Network and data centre improvements
Over the last few weeks we’ve been working away behind the scenes in our data centres to make Clockwork even more reliable. The best thing is that as we run a complete copy of our systems in each site, we were able to do the work while keeping all our services running as normal.
New network switches
We were running out of network ports in Leeds so rather than just adding another switch we took the chance to improve reliability too. Gone are our pair of 24 port switches and in their place is a stack of 48 port HP switches. These new stackable switches support link aggregation which allows us to replace the single cable linking each server to a switch with a pair - each to a different switch. With pairs of cables in place we’ve got faster network communication and massively improved reliability, somebody can now unplug the wrong cable by mistake, accidentally damage a cable or perform maintenance and the only thing that’ll notice is our monitoring server.
Intelligent load balancing
Clockwork runs on 4 web servers, a pair in each data centre, and we load balance traffic across each pair. Previously this was done with Windows Network Load Balancing, however it isn’t all that intelligent and just checks that a server is responding not what it’s responding with. So a server could just be returning internal server errors and Network Load Balancing would still send it traffic - obviously not an ideal situation but much better than just a single server.
Keepalived has one very simple job, it makes sure the Clockwork IP addresses always point to a server with a working instance of HA Proxy, it does this using Virtual Router Redundancy Protocol (VRRP). Under VRRP one server is always live (the master) and the other one sits there in standby (the slave), in the event of the master failing the slave will take over its role within seconds keeping services running.
HA Proxy is designed to distribute incoming web traffic across a number of web servers, it’s used by some big names including Twitter and Stack Overflow. Its big advantage over Network Load Balancing is it can actively check the health of those web servers before sending them traffic. If they’re returning an error they’ll be taken out of use and you’ll only ever hit the remaining healthy servers.
A general tidy up
Given that replacing our network switches involved removing a good chunk of our cabling we took the chance to do some general housekeeping too. Every single cable in both data centres is now colour coded to match its use - red power cables go to core network devices, orange to single power supplies and black and white ones are only used for redundant power supplies.
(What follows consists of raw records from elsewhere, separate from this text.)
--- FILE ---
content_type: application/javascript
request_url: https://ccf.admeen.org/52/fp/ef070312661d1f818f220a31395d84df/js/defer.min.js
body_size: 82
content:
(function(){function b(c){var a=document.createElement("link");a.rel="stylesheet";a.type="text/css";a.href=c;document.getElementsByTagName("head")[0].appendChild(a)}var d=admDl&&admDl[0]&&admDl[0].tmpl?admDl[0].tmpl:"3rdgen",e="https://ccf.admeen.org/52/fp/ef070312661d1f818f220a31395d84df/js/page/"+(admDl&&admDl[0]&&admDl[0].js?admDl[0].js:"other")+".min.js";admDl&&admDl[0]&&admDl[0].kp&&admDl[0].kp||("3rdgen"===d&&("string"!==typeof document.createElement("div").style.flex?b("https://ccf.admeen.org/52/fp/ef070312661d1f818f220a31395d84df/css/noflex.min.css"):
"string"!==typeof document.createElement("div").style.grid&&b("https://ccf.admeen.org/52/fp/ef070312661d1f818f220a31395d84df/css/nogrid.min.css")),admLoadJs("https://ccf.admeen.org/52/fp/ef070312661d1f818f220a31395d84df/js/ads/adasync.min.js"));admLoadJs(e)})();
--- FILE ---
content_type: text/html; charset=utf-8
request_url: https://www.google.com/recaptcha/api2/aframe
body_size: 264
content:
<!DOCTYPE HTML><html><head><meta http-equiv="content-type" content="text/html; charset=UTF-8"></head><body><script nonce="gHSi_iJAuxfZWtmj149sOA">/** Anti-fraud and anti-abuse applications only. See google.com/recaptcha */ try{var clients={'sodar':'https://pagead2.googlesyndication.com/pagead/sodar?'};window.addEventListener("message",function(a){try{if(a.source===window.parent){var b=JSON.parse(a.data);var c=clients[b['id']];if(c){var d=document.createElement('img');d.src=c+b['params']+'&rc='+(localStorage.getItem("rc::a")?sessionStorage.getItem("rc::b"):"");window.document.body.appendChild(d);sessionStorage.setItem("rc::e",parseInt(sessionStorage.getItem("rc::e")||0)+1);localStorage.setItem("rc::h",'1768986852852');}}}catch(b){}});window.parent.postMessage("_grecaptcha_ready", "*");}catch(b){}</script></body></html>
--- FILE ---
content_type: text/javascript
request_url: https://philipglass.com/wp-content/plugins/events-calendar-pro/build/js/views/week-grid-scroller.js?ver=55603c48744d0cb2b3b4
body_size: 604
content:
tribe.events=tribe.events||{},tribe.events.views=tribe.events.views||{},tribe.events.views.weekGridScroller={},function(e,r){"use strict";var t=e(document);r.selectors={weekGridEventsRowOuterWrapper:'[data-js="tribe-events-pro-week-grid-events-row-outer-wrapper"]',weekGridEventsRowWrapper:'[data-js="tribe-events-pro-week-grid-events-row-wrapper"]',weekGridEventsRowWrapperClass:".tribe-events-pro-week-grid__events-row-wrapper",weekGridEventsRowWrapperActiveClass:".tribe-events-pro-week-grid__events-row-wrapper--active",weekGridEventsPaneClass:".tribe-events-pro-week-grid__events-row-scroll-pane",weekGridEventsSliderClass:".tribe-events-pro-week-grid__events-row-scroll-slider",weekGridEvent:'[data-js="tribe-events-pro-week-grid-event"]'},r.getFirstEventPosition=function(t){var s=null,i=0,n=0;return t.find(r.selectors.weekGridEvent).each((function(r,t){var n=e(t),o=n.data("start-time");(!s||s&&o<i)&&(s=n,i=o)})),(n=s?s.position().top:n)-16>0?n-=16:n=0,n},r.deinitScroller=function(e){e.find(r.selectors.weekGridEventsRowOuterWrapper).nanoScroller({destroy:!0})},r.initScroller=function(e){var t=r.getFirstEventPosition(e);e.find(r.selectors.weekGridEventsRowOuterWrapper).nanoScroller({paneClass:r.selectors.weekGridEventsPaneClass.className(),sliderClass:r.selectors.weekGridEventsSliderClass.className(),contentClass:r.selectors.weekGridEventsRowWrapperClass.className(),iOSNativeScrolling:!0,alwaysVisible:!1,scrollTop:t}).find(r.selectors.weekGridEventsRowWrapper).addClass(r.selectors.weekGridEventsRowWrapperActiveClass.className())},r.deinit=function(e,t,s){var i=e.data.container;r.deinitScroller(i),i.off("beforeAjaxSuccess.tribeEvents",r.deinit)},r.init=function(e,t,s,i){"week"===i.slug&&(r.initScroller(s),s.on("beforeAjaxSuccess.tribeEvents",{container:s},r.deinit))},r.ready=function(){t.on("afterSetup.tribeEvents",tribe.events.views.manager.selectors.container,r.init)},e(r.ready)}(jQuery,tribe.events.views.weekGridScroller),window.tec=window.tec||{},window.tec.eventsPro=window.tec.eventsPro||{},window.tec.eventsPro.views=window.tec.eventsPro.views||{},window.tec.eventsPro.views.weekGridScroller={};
All cables are correctly labelled at both ends and we’ve shuffled a few servers around so that Derby and Leeds now have identical set ups. Although these changes don’t make any difference at all to everyday use, they do reduce the chance of mistakes when we’re performing maintenance - every member of staff now knows not to touch a red power cable!
At the moment our HA Proxy servers are just load balancing traffic in their local data centre, our next step is to sort out firewall rules and tweak configurations to allow them to fall back to the opposite site. This would let us handle any major failures further up our text messaging stack completely transparently. We hope to get this configured, tested and live over the next few weeks.